**What this task involves:** In the records below, find the line containing "Among point (14, 138)"; give it again exactly, along with every line that follows, and nothing else.

**Data for processing:**
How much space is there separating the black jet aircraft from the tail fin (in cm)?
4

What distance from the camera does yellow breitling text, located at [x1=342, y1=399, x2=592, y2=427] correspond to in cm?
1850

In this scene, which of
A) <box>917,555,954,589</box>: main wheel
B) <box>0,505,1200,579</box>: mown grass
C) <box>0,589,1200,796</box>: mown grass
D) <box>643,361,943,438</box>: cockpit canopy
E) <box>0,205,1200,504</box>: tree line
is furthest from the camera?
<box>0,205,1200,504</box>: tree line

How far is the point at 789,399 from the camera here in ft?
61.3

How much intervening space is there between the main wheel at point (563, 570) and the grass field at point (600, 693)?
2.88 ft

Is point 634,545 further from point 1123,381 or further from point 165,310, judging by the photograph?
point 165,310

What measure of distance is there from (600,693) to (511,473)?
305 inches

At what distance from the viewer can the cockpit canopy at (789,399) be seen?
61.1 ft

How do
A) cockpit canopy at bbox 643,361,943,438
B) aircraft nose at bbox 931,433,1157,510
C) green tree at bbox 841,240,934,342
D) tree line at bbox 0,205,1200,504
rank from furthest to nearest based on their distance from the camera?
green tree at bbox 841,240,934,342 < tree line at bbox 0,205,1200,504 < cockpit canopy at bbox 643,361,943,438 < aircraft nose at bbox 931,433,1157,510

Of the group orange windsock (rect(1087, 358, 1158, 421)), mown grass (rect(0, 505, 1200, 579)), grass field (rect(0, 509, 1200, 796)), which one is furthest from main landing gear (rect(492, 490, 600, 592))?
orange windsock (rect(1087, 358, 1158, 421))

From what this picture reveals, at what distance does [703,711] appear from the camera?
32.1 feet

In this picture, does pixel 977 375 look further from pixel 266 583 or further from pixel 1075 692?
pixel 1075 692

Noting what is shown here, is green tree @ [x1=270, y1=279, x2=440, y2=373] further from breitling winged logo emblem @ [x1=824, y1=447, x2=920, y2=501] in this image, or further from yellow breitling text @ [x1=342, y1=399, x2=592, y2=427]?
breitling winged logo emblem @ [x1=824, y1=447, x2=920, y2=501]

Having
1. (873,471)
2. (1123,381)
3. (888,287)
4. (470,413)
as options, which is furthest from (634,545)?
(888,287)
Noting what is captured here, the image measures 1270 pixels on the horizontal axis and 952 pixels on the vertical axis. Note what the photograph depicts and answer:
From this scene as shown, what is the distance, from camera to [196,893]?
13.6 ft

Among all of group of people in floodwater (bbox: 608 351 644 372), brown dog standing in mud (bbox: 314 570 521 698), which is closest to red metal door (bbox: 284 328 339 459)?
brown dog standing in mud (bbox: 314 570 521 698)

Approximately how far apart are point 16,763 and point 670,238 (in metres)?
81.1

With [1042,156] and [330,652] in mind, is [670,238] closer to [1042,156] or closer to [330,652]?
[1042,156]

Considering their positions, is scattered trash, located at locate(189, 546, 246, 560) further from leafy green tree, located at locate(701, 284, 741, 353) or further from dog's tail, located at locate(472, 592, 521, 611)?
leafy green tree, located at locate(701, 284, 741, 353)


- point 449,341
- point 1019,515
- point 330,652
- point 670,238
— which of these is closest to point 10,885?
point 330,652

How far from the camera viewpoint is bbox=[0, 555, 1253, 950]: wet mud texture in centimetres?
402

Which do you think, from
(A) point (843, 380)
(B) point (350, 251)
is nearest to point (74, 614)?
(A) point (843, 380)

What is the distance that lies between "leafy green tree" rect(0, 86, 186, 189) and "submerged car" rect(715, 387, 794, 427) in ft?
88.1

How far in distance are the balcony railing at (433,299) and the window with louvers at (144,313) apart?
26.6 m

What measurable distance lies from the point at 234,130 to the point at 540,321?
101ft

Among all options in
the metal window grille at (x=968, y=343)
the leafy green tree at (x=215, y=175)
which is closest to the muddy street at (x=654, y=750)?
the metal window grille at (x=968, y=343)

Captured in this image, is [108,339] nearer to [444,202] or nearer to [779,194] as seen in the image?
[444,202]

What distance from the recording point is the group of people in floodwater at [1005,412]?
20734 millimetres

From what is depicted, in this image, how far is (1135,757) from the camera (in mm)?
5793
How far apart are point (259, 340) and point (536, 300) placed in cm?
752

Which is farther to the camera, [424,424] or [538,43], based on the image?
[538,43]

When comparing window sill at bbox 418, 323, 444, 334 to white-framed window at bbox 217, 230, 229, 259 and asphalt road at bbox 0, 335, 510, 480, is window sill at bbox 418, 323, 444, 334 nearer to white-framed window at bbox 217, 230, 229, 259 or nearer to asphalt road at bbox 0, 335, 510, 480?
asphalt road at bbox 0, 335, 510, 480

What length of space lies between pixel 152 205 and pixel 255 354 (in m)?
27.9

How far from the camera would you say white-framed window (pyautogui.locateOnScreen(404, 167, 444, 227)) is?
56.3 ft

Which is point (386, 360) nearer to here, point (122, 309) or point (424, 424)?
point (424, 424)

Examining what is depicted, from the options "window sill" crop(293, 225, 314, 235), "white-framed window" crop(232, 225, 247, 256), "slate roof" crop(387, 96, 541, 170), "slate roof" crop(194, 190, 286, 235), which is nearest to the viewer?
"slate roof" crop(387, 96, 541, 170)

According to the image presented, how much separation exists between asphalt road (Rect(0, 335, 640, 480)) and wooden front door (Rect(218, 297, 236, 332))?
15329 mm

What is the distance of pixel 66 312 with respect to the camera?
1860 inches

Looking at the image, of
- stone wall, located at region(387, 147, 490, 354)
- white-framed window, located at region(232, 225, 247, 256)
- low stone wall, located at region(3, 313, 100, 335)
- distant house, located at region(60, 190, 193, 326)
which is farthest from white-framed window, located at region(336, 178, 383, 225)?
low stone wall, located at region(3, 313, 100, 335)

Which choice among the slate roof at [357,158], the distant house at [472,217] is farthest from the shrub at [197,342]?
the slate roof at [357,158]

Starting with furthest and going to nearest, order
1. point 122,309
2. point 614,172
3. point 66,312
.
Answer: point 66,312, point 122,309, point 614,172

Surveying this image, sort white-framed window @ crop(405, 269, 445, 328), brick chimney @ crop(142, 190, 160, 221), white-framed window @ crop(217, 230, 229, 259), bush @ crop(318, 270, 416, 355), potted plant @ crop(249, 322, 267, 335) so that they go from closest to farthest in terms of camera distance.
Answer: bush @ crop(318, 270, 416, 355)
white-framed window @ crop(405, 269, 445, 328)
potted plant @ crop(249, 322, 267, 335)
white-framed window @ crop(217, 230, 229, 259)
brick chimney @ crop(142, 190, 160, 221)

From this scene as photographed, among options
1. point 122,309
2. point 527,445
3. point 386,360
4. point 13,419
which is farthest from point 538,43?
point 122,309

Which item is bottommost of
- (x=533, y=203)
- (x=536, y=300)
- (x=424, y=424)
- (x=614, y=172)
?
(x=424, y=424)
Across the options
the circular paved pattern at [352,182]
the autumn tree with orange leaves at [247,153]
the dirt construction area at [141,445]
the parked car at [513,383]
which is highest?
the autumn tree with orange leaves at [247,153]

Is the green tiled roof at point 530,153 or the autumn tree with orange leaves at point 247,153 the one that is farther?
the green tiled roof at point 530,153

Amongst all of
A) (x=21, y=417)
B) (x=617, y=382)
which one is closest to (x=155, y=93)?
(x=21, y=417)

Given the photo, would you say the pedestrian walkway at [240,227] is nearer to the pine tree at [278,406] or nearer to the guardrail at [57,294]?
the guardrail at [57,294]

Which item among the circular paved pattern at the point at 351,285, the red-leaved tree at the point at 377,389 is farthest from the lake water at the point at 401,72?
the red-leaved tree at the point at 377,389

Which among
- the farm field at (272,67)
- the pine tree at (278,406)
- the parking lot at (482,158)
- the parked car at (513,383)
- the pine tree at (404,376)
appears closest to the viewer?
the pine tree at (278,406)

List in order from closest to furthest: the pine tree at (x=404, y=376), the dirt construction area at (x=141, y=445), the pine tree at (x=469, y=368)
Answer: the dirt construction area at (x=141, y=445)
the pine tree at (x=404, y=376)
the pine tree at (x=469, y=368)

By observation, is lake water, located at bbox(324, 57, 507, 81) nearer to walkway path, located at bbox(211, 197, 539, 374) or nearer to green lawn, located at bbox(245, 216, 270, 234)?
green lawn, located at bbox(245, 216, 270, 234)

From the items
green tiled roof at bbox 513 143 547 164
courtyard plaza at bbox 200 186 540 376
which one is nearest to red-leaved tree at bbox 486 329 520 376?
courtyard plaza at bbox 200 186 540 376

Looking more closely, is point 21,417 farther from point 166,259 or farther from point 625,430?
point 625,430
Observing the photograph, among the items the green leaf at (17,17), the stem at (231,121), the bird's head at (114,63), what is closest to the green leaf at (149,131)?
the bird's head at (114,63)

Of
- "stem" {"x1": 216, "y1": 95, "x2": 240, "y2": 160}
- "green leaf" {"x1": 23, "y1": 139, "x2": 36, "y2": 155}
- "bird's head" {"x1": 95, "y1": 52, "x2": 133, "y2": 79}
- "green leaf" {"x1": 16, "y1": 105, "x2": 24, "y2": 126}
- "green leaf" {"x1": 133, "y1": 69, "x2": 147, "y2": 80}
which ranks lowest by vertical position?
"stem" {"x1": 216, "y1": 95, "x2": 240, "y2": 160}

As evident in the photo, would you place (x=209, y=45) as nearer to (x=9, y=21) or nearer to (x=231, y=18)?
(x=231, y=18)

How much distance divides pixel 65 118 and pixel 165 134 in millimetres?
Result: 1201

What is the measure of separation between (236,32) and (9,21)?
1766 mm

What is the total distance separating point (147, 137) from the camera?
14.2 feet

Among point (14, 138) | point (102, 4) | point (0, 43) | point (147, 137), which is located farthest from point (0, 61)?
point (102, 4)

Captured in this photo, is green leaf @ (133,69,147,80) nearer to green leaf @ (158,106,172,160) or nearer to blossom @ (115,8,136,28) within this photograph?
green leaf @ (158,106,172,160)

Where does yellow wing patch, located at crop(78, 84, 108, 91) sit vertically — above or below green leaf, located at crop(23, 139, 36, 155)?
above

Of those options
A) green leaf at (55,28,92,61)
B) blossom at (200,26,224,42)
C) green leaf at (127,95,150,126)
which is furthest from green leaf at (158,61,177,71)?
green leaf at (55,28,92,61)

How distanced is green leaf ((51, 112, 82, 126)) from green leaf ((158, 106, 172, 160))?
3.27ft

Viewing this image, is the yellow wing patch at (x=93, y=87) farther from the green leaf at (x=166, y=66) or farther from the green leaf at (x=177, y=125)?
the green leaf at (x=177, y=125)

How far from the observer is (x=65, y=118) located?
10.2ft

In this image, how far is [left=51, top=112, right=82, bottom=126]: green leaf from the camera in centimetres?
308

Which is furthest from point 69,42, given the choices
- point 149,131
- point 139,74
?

**Problem solution:**
Among point (14, 138) | point (102, 4) | point (0, 43) | point (147, 137), which is located farthest from point (0, 61)?
point (102, 4)

Captured in this photo, is green leaf @ (133,69,147,80) nearer to green leaf @ (158,106,172,160) or nearer to blossom @ (115,8,136,28) within this photograph?
green leaf @ (158,106,172,160)

Where does yellow wing patch, located at crop(78, 84, 108, 91) sit vertically — above or below green leaf, located at crop(23, 139, 36, 155)?
above

Of those options
A) green leaf at (55,28,92,61)
B) blossom at (200,26,224,42)
C) green leaf at (127,95,150,126)
which is furthest from green leaf at (158,61,177,71)?
green leaf at (55,28,92,61)

How distanced is green leaf ((51, 112, 82, 126)) from green leaf ((158, 106, 172, 160))?
3.27ft

Viewing this image, is the yellow wing patch at (x=93, y=87) farther from the green leaf at (x=166, y=66) or farther from the green leaf at (x=177, y=125)?
the green leaf at (x=177, y=125)

How far from the observer is (x=65, y=118) located?
10.2ft

In this image, how far is [left=51, top=112, right=82, bottom=126]: green leaf from the camera in centimetres?
308

Which is furthest from point 69,42, given the choices
- point 149,131
- point 139,74
?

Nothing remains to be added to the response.